OREANDA-NEWS. Fitch Ratings has revised Jersey-based Hastings Insurance Group (Finance) plc's Outlook to Positive from Stable and affirmed its Long-term foreign currency Issuer Default Rating (IDR) at 'B+'. Fitch has also affirmed Hastings Insurance Group (Finance) plc's GBP150m senior secured floating-rate notes due 2019 and its 8% GBP266.5m senior secured fixed- rate notes due July 2020 at 'BB-'/'RR3'.

The Outlook revision follows the successful completion of Hastings' IPO. Despite the deleveraging, in Fitch's view, Hastings' financial metrics on a cashflow basis keep the IDR at the 'B+' level. Additional cash flow generation leading to further deleveraging supported by a business with greater scale and diversification would support a higher rating. The Outlook revision to Positive indicates that Fitch believes the upgrade triggers could be met within a 12-24 month horizon.

KEY RATING DRIVERS
Successful Completion of IPO
The execution of a successful IPO is a positive development for the group's credit profile, as the company plans to use the proceeds to reduce leverage on its balance sheet. Hastings raised approximately GBP180m in gross proceeds. The proceeds will be used to redeem a portion of the outstanding GBP266.5m senior secured fixed-rate notes due 2020. The company expects to use new bank facilities to redeem the remainder of the notes later in the year. Hastings reported net debt of GBP364.6m at end-1H15.

Agile Business Model
Hastings has maintained favourable underwriting performance in the face of a competitive motor insurance market, while broker fee income generation remains strong. Fitch believes that the insurer's agile business model, low expense base and use of extensive driver profile data provide it with a competitive advantage over larger, more established players. However, there is the risk of a competitor replicating this model within three to five years, which could put Hastings' current growth trajectory at risk.

RATING SENSITIVITIES
Positive: Future developments that could lead to positive rating action include:
- Funds from operations (FFO) gross leverage below 3.5x (end-2014: 4.5x) on a sustained basis.
- FFO interest cover above 4.0x (end-2014: 2.6x) on a sustained basis.
- Sustained increase in operating EBIT margin to 26%, indicating an improved competitive position across divisions.

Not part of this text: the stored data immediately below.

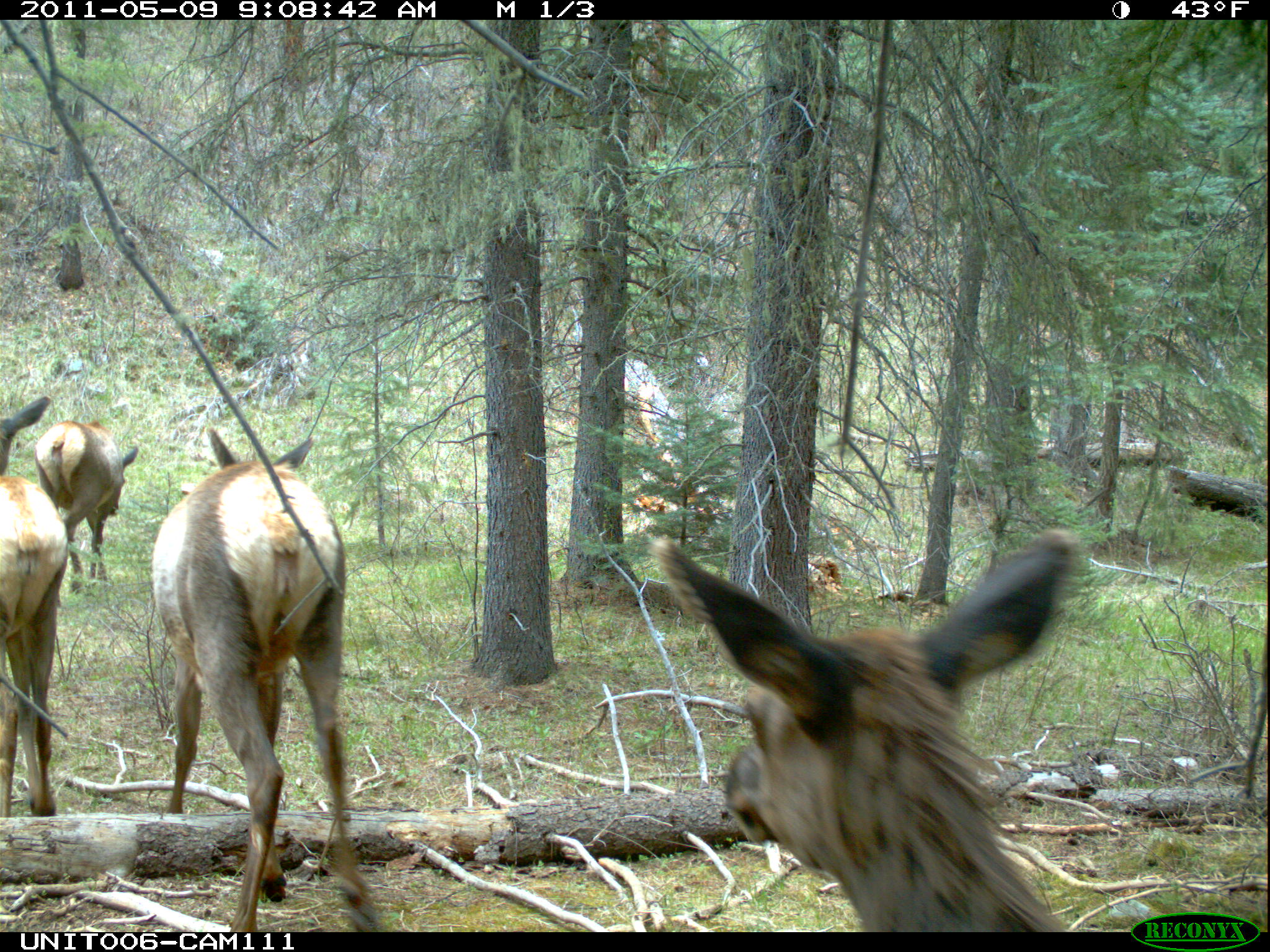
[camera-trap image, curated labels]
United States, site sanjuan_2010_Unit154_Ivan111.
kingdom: Animalia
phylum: Chordata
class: Mammalia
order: Artiodactyla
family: Cervidae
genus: Cervus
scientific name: Cervus elaphus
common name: red deer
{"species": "Cervus elaphus (red deer)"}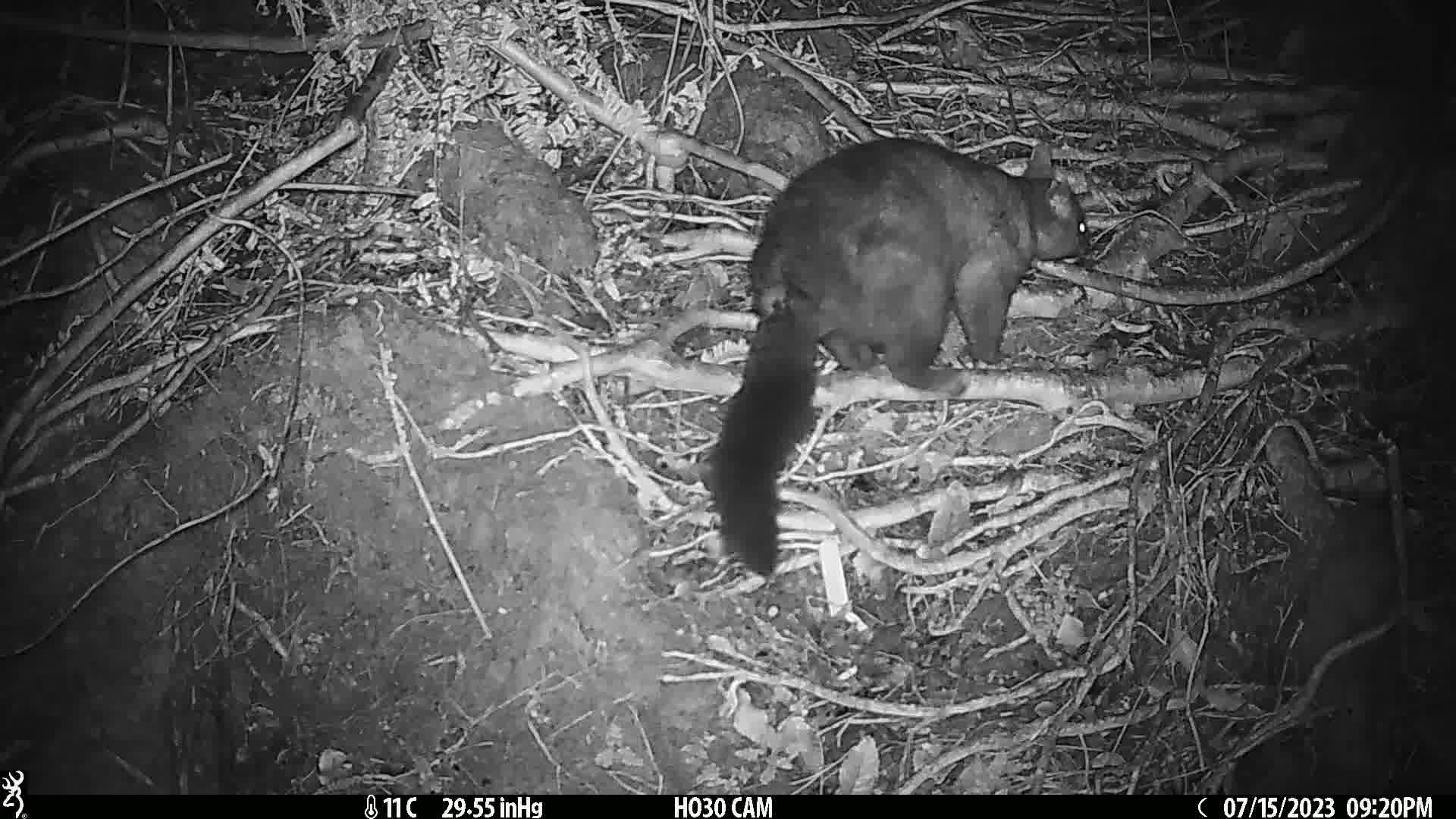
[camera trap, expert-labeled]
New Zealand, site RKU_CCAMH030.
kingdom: Animalia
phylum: Chordata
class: Mammalia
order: Diprotodontia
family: Phalangeridae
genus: Trichosurus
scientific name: Trichosurus vulpecula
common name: common brushtail possum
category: possum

Negative: Future developments that could lead to negative rating action include:
- FFO gross leverage above 5.0x on a sustained basis.
- FFO interest cover below 2.5x on a sustained basis.
- Significant underperformance of Hastings Insurance Services Limited, Hastings' broker arm or Advantage Insurance Company Limited (AICL), the group's underwriter, or adverse reserve developments in AICL resulting in margin pressure.